Dtx3l, also known as B-lymphoma and BAL-associated protein (BBAP), is an E3 ubiquitin ligase. It is involved in multiple cellular pathways, including the interferon-related antiviral response, DNA repair, and cell survival and proliferation regulation. It plays a crucial role in the body's immune defense and cellular homeostasis, and genetic models are valuable for studying its functions [3,4].
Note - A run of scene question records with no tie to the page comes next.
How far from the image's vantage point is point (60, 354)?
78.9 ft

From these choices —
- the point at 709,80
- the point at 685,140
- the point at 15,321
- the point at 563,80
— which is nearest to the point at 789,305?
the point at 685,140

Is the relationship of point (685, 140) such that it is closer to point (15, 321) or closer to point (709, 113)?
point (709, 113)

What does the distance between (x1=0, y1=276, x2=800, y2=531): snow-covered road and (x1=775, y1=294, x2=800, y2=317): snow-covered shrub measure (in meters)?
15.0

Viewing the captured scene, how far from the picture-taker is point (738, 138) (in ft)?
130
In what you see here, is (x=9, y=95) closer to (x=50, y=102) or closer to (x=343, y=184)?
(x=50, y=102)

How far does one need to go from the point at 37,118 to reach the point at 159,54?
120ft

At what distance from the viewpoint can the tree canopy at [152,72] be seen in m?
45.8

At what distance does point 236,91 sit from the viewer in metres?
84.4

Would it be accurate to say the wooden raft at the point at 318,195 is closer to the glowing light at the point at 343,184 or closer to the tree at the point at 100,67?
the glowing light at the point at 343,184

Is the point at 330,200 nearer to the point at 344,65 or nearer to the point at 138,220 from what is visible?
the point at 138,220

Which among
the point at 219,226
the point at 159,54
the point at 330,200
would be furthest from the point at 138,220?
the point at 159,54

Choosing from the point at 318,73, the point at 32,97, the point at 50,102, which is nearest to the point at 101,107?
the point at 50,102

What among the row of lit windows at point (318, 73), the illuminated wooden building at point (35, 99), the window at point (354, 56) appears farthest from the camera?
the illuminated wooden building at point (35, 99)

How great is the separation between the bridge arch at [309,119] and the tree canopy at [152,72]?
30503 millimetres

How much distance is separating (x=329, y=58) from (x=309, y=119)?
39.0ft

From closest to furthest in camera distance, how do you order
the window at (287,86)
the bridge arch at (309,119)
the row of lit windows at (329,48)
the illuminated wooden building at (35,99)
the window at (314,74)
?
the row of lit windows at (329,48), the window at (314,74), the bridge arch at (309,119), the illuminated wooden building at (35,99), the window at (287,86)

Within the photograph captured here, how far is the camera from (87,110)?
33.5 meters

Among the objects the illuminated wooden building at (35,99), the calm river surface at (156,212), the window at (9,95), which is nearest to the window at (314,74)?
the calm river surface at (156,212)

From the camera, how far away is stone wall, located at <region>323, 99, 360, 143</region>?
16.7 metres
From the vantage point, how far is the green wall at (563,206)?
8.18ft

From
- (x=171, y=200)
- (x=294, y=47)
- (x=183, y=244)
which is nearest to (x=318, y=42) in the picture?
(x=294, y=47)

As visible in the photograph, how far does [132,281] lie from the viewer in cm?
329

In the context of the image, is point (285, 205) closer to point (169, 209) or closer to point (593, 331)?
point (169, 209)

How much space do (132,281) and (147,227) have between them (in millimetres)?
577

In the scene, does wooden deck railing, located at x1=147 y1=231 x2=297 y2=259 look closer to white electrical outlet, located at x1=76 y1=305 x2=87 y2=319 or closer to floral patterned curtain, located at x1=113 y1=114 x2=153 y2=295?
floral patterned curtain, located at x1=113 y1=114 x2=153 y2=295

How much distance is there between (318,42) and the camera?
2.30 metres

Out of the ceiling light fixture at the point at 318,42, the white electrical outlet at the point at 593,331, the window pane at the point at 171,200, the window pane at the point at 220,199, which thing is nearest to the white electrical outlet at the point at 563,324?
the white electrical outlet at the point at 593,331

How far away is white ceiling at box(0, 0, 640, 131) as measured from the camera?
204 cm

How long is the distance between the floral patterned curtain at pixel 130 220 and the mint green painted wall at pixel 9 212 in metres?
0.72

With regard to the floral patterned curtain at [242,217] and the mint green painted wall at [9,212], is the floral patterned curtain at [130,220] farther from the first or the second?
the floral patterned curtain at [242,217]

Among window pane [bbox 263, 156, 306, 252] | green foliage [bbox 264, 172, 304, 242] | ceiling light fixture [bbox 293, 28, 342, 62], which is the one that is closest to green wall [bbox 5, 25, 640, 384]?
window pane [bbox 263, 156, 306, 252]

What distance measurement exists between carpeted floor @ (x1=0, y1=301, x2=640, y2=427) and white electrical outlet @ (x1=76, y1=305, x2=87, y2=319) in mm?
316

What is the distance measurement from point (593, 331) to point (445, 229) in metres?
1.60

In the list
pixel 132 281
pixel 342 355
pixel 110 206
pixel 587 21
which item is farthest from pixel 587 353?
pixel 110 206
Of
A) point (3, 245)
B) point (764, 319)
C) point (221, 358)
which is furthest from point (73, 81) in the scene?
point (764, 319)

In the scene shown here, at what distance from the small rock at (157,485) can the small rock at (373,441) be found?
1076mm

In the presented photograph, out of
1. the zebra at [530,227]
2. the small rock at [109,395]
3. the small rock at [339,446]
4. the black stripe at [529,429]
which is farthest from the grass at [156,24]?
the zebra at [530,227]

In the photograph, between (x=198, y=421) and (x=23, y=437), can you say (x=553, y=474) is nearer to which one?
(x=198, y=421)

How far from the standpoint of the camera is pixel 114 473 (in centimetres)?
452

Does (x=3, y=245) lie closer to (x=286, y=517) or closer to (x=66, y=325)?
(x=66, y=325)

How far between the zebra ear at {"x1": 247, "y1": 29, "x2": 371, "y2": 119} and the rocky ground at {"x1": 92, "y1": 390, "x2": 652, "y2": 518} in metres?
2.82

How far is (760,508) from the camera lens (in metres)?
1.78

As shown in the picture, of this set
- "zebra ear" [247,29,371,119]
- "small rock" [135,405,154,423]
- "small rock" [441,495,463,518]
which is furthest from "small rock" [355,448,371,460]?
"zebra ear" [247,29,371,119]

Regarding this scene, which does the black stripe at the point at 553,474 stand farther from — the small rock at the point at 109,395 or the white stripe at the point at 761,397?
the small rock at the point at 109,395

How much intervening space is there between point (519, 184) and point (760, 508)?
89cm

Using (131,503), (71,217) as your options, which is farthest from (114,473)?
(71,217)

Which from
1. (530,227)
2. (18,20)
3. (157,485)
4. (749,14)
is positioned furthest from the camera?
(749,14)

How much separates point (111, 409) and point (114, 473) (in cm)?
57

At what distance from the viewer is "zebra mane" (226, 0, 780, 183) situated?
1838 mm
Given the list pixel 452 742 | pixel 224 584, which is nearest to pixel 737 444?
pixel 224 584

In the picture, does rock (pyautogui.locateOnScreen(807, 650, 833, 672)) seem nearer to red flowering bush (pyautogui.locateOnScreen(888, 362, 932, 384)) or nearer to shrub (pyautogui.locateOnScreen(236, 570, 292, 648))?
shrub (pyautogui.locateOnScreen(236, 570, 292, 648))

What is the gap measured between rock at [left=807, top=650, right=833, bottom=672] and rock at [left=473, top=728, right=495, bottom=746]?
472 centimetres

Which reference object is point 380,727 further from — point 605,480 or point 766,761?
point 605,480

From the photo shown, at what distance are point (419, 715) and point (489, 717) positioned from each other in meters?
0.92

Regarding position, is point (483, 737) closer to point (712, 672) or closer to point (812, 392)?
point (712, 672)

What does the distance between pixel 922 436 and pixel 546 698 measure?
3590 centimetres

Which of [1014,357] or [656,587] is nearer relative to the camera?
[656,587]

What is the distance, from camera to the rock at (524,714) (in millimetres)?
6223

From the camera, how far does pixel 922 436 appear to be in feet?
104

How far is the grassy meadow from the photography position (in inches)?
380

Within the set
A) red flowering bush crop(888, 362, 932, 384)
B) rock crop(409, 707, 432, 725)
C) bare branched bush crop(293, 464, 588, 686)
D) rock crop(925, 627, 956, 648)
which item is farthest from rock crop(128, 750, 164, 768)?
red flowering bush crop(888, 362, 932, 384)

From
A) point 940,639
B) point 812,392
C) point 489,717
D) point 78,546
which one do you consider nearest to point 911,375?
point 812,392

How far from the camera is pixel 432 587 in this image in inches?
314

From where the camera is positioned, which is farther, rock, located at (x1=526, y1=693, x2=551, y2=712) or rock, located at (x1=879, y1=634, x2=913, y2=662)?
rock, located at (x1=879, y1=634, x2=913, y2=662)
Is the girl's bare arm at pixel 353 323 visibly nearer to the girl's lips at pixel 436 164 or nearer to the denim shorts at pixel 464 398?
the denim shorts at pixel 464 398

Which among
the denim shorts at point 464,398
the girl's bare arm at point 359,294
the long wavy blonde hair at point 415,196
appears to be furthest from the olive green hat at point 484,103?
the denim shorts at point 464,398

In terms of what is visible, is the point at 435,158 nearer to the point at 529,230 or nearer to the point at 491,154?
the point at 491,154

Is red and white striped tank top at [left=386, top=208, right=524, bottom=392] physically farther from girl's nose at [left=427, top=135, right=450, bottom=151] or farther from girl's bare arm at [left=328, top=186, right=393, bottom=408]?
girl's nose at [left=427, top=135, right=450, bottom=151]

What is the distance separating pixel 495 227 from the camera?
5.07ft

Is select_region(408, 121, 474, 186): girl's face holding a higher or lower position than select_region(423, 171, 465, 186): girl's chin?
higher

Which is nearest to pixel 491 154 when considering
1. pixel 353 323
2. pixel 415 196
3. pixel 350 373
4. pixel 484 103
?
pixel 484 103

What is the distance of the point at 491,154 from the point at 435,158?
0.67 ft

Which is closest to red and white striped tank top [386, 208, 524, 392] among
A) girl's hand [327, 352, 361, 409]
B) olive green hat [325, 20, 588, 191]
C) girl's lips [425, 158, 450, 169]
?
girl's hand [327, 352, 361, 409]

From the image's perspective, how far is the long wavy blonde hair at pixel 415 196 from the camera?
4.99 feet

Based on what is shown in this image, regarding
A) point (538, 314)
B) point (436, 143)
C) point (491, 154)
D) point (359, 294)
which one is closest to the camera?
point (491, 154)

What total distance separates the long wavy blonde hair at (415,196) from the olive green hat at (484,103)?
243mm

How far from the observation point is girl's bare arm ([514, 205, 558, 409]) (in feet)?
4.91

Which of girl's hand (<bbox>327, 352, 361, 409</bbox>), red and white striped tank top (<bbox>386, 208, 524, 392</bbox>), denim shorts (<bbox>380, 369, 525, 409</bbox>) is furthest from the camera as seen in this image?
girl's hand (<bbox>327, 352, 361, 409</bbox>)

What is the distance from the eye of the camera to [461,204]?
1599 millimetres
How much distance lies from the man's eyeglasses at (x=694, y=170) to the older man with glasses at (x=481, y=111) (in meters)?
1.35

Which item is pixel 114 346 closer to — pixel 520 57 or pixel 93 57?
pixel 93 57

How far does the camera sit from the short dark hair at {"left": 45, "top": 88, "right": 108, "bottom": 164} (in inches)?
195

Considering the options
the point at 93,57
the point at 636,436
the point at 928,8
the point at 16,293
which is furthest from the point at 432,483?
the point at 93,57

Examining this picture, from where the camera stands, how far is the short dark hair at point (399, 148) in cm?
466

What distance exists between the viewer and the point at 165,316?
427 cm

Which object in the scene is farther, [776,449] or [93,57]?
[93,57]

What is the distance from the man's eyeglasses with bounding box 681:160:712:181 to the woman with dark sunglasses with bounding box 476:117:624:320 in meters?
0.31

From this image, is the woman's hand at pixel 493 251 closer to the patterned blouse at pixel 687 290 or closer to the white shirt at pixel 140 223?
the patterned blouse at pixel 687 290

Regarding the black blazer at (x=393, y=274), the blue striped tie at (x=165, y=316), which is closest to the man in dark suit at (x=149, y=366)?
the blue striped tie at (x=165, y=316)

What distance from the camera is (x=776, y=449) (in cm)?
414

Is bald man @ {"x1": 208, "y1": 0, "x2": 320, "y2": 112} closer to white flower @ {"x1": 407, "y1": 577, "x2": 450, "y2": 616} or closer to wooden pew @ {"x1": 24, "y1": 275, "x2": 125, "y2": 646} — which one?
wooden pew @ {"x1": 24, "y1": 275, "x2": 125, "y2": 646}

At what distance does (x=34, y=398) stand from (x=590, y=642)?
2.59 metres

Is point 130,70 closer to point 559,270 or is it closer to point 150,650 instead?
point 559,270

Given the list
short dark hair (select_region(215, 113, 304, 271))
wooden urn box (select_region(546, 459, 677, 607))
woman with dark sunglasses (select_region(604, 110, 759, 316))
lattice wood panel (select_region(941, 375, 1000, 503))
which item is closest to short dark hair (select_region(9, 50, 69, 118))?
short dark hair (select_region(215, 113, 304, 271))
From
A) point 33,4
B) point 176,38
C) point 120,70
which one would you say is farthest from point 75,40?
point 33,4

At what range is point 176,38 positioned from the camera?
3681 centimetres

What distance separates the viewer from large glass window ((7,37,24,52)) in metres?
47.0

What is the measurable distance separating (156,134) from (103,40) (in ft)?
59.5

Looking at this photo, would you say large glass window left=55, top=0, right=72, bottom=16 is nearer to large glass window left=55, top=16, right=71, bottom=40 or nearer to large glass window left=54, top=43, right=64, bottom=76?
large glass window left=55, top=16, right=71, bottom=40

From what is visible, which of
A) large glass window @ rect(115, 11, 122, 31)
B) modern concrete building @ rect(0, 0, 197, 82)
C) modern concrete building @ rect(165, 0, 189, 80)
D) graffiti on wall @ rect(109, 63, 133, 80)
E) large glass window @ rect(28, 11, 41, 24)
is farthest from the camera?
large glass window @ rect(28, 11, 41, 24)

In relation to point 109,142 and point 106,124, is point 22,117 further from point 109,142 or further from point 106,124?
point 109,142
In the interferon-induced antiviral response, Dtx3l knockout studies could potentially clarify its role in enhancing the type I interferon antiviral response. It is known to promote the ubiquitination and phosphorylation of TBK1, establishing an IFN-β-ETS1-Dtx3L-TBK1 positive-feedback loop to enhance interferon signaling and inhibit respiratory syncytial virus (RSV) infection [1]. In DNA repair, Dtx3L-mediated TIRR nuclear export and degradation, as seen in over-expression models in prostate cancers, regulates DNA repair pathway choice and PARP inhibitor sensitivity. Decreased TIRR due to Dtx3L overexpression impairs its negative regulation of 53BP1, leading to HR deficiency, chromosomal instability, and increased sensitivity to PARP inhibitors [2].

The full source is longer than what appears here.